From the first line to the last, transcribe the material exactly.

○ ○ ○ ○

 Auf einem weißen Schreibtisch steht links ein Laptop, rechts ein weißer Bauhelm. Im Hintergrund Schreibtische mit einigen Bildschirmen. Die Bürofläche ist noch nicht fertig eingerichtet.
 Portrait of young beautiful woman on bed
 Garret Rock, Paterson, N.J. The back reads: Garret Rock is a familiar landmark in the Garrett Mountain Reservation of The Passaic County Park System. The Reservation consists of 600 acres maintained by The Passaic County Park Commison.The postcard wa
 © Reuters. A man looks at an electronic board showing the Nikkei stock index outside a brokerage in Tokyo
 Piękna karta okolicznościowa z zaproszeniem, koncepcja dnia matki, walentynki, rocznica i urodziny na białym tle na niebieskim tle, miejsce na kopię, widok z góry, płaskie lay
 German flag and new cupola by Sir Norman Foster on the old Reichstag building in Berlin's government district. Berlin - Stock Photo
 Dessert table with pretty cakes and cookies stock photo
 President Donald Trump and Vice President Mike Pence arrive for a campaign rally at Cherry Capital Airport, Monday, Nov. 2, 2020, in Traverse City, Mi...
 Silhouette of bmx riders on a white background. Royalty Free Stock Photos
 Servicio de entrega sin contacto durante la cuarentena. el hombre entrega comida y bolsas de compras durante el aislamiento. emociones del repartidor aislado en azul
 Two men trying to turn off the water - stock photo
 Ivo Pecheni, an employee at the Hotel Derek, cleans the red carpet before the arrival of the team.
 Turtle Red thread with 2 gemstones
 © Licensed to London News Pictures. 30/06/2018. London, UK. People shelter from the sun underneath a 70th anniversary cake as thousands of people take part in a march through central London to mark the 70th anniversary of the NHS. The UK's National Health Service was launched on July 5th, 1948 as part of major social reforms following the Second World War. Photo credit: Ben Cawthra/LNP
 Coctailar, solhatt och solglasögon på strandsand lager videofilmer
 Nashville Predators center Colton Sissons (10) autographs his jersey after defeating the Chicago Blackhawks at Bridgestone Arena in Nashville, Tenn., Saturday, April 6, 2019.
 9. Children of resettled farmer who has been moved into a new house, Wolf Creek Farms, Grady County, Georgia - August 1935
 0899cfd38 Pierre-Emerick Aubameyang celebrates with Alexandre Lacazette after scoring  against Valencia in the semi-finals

○ ○ ○ ○

= Answer to this exercise =
 Auf einem weißen Schreibtisch steht links ein Laptop, rechts ein weißer Bauhelm. Im Hintergrund Schreibtische mit einigen Bildschirmen. Die Bürofläche ist noch nicht fertig eingerichtet.
 Portrait of young beautiful woman on bed
 Garret Rock, Paterson, N.J. The back reads: Garret Rock is a familiar landmark in the Garrett Mountain Reservation of The Passaic County Park System. The Reservation consists of 600 acres maintained by The Passaic County Park Commison.The postcard wa
 © Reuters. A man looks at an electronic board showing the Nikkei stock index outside a brokerage in Tokyo
 Piękna karta okolicznościowa z zaproszeniem, koncepcja dnia matki, walentynki, rocznica i urodziny na białym tle na niebieskim tle, miejsce na kopię, widok z góry, płaskie lay
 German flag and new cupola by Sir Norman Foster on the old Reichstag building in Berlin's government district. Berlin - Stock Photo
 Dessert table with pretty cakes and cookies stock photo
 President Donald Trump and Vice President Mike Pence arrive for a campaign rally at Cherry Capital Airport, Monday, Nov. 2, 2020, in Traverse City, Mi...
 Silhouette of bmx riders on a white background. Royalty Free Stock Photos
 Servicio de entrega sin contacto durante la cuarentena. el hombre entrega comida y bolsas de compras durante el aislamiento. emociones del repartidor aislado en azul
 Two men trying to turn off the water - stock photo
 Ivo Pecheni, an employee at the Hotel Derek, cleans the red carpet before the arrival of the team.
 Turtle Red thread with 2 gemstones
 © Licensed to London News Pictures. 30/06/2018. London, UK. People shelter from the sun underneath a 70th anniversary cake as thousands of people take part in a march through central London to mark the 70th anniversary of the NHS. The UK's National Health Service was launched on July 5th, 1948 as part of major social reforms following the Second World War. Photo credit: Ben Cawthra/LNP
 Coctailar, solhatt och solglasögon på strandsand lager videofilmer
 Nashville Predators center Colton Sissons (10) autographs his jersey after defeating the Chicago Blackhawks at Bridgestone Arena in Nashville, Tenn., Saturday, April 6, 2019.
 9. Children of resettled farmer who has been moved into a new house, Wolf Creek Farms, Grady County, Georgia - August 1935
 0899cfd38 Pierre-Emerick Aubameyang celebrates with Alexandre Lacazette after scoring  against Valencia in the semi-finals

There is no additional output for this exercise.